Before chemotherapy, during hospitalization, I was "cleansed", that is, I was not given any painkillers. I was in a separate room with an SOS button. It's good that there were no forks or knives, because I would have driven them into myself. I pressed the button and asked to inject at least something into me, because I could no longer endure these hellish pains. After chemistry, there was therapy, in which I was taught simple movements anew. For example, it was no longer possible to open the tap with the right hand - the joints were deformed. They also gave a loaf of white bread, which had to be cut whole and returned back. Perfect training for the model.
Now the body decides everything for me, and the choice in the future, perhaps, will not be made by me. Maybe I'll have to give up everything I have. But now I am not ready to give up and I want to enter the last car of modeling again, only now with this stage of RA.

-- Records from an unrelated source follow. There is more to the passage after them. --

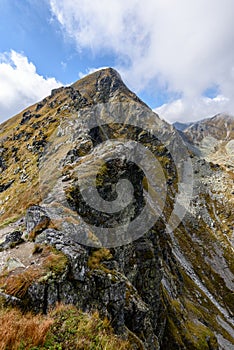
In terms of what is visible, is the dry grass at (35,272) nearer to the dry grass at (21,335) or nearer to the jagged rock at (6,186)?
the dry grass at (21,335)

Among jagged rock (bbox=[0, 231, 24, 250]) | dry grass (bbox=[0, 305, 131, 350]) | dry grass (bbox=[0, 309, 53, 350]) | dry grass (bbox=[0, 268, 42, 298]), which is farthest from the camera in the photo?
jagged rock (bbox=[0, 231, 24, 250])

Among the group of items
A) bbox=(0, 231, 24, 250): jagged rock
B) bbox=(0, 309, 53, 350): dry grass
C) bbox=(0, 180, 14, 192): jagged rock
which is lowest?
bbox=(0, 180, 14, 192): jagged rock

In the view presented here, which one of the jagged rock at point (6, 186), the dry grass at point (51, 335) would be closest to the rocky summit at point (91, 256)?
the dry grass at point (51, 335)

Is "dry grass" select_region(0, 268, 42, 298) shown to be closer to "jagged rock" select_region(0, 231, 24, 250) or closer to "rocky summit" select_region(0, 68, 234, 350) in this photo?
"rocky summit" select_region(0, 68, 234, 350)

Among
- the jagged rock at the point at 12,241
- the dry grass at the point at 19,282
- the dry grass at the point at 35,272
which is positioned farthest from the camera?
the jagged rock at the point at 12,241

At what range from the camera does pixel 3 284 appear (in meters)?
12.4

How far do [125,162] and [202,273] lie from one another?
112828mm

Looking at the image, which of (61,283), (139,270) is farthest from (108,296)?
(139,270)

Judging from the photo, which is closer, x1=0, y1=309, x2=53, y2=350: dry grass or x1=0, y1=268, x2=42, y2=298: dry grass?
x1=0, y1=309, x2=53, y2=350: dry grass

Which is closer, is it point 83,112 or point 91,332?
point 91,332

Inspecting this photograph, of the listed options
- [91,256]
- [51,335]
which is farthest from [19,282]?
[91,256]

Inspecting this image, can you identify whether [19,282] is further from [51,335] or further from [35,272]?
[51,335]

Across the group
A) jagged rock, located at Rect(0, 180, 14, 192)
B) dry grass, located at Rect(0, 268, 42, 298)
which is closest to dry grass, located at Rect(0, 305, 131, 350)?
dry grass, located at Rect(0, 268, 42, 298)

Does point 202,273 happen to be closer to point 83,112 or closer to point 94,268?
point 83,112
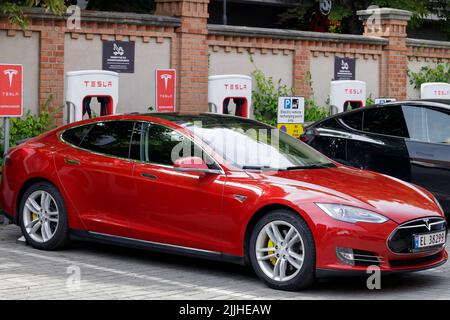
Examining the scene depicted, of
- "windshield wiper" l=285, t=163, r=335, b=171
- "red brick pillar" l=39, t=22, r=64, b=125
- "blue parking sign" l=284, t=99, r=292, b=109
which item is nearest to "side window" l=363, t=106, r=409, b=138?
"blue parking sign" l=284, t=99, r=292, b=109

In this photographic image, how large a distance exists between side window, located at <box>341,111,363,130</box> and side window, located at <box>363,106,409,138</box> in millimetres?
74

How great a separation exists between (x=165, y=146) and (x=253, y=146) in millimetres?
824

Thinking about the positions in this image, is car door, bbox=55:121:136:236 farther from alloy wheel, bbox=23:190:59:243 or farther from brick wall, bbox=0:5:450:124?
brick wall, bbox=0:5:450:124

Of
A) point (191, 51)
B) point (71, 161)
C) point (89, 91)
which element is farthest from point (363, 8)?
point (71, 161)

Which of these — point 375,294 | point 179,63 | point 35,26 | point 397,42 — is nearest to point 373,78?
point 397,42

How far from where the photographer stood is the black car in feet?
41.1

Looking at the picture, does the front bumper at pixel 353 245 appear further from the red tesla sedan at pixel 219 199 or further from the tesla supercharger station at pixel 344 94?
the tesla supercharger station at pixel 344 94

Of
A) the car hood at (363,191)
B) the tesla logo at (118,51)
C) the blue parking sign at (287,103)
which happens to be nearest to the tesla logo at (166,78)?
the tesla logo at (118,51)

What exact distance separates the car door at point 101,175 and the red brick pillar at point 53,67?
433 cm

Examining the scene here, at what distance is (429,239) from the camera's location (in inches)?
352

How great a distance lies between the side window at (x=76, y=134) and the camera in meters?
10.5

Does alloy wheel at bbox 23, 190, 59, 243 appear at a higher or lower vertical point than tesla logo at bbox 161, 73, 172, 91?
lower

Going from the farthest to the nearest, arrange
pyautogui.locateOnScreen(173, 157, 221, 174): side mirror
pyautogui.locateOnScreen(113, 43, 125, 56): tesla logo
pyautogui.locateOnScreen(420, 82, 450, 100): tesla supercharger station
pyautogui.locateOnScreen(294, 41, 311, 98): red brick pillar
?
pyautogui.locateOnScreen(420, 82, 450, 100): tesla supercharger station < pyautogui.locateOnScreen(294, 41, 311, 98): red brick pillar < pyautogui.locateOnScreen(113, 43, 125, 56): tesla logo < pyautogui.locateOnScreen(173, 157, 221, 174): side mirror

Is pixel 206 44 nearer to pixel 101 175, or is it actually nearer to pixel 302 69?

It's hard to imagine how hard it will be for me in the modeling world when they learn about the diagnosis. Everyone will either get hooked on it, or just throw me out: there are still many red-haired girls with unusual looks, why bother with me? I wonder how many such “defective” models are there? On the other hand, as in the case of vitiligo, transgender people, simply non-standard appearance, rheumatoid patients should be treated normally.
I know that in the future I will be doing charity work in this area, because the disease has not been fully understood and there is not a single person who would be cured of it. Chemistry, which is carried out every six months, costs forty thousand rubles, about twenty thousand rubles a month are spent on painkillers, each syringe costs fifteen hundred, and prices change. That is, those who are financed (or those who are waiting for their turn for free chemistry and hospitalization) undergo treatment and put prostheses. To give birth, for example, I will need to be on chemistry. And if I do not inject medicine for two weeks - I feel that I am healthy - I cannot walk. It's a lifelong struggle.
I am ready for the fact that I will have to put on prostheses. I hope that chemotherapy will help and the disease will stop - the pain will remain, but the body will at least stop destroying the joints. I try to love everything that happens in my life. I'm only afraid that the pain will be unbearable.
Wonderzine editors would like to thank Sasha Amato, journalist and author of the Golden Chihuahua telegram channel, for his help in organizing the interview.